This traditional Good Friday hymn has been around a long, long time. There have been a great many anthems written around it in the past. So why this one?
The main "Were You There..." phrase becomes quite repetitious if more than one stanza is done, so this piece goes through only one stanza, but repeats other key phrases, Bach-like, to add depth of meaning to the words. In addition, the intent of this piece was to specifically focus on the crucifixion, not on other aspects of the passion story.
This piece makes complete use of the full capabilities of a good bass section, first by expanding to a full five parts, and second by making rich harmonic shifts of whole or half steps to accentuate the depth of tone of a choir singing in five parts, with most of them in the lower register.
In addition, since the crucifixion itself took place over several hours, and since it certainly gives Christians considerable pause to reflect on what actually happened there, the piece uses stretches of silence to draw the listener into a place where the message of the price that was paid on that day can be heard, and the weight of it can almost be felt.
For a believer the inescapable answer to the question, "Were you there when they crucified my Lord?" is emphatically yes.
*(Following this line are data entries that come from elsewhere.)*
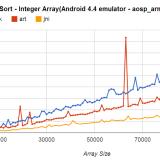 Android 4.4: Neuer Runtime-Compiler macht Apps deutlich schneller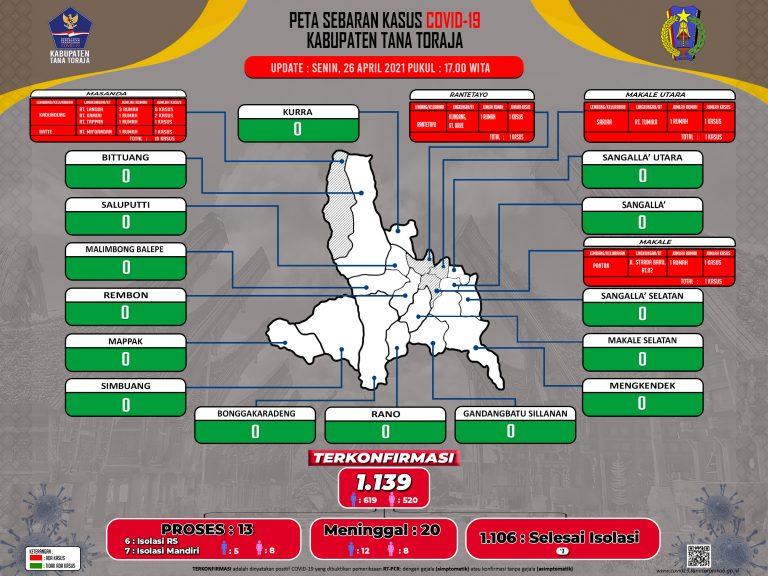 Update Data Monitoring Penanganan Covid-19 Kab. Tana Toraja Tanggal 26 April 2021, Pukul 17.00 WITA: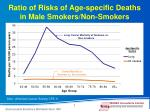 ratio of risks of age specific deaths in male smokers non smokers
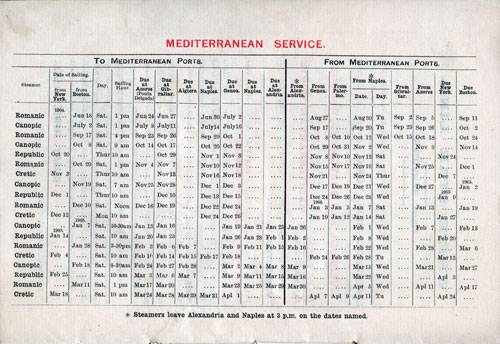 Mediterranean Service on the White Star Line 1906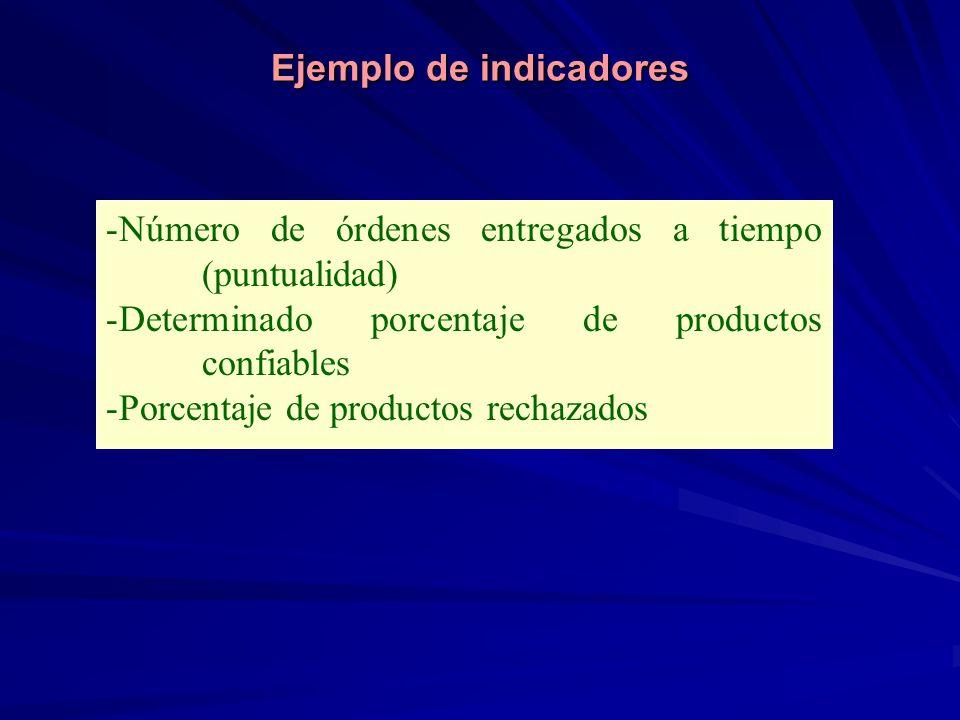 Ejemplo de indicadores -Número de órdenes entregados a tiempo (puntualidad) -Determinado porcentaje de productos confiables -Porcentaje de productos r
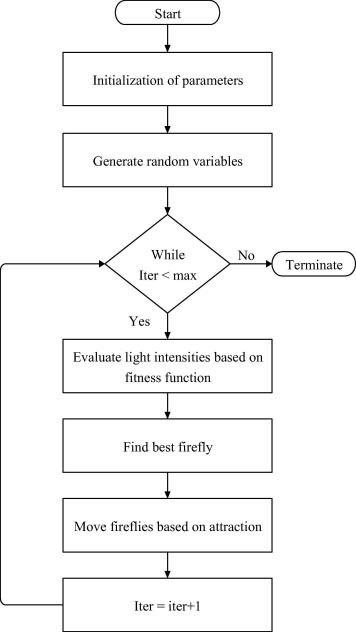 Firefly algorithm based solution to minimize the real power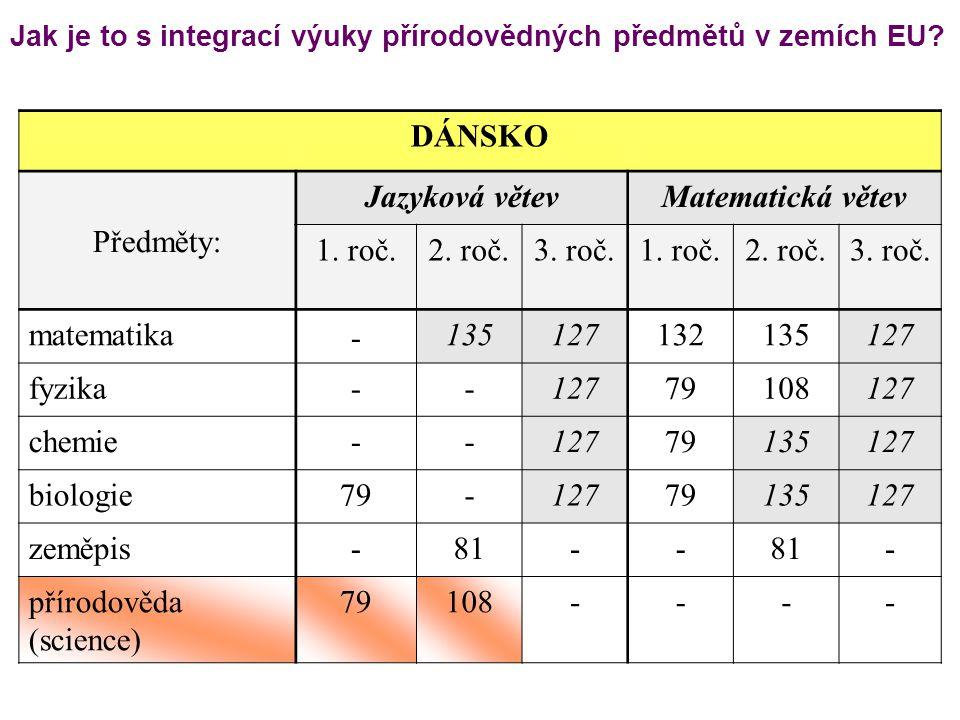 DÁNSKO Předměty: Jazyková větevMatematická větev 1. roč.2. roč.3. roč.1. roč.2. roč.3. roč. matematika - 135127132135127 fyzika--12779108127 chemie--1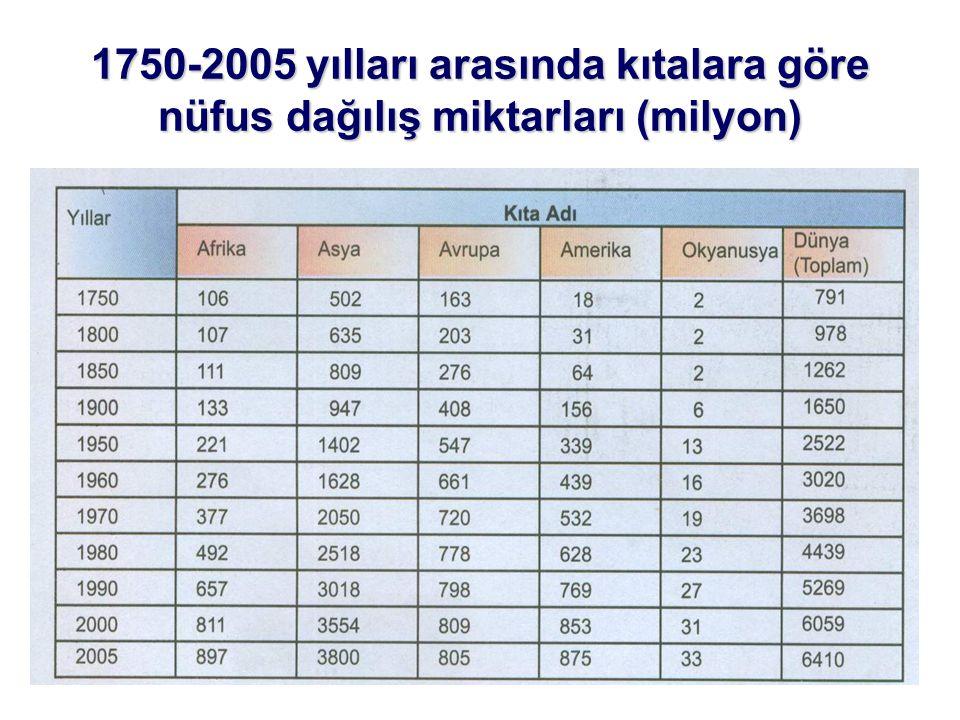 1750-2005 yılları arasında kıtalara göre nüfus dağılış miktarları (milyon)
Each of us was not only there, but we participated in placing Jesus on the cross with our sin, and we died with him by joining with him in death to sin (Romans 3:21-26 and Romans 6:3-7).
Small choirs might have some difficulty doing this piece if there are not at least two or three very deep bass voices as well as two or three competent baritones on the roster. The alto and tenor parts are also quite low in spots, so keep your personnel in mind.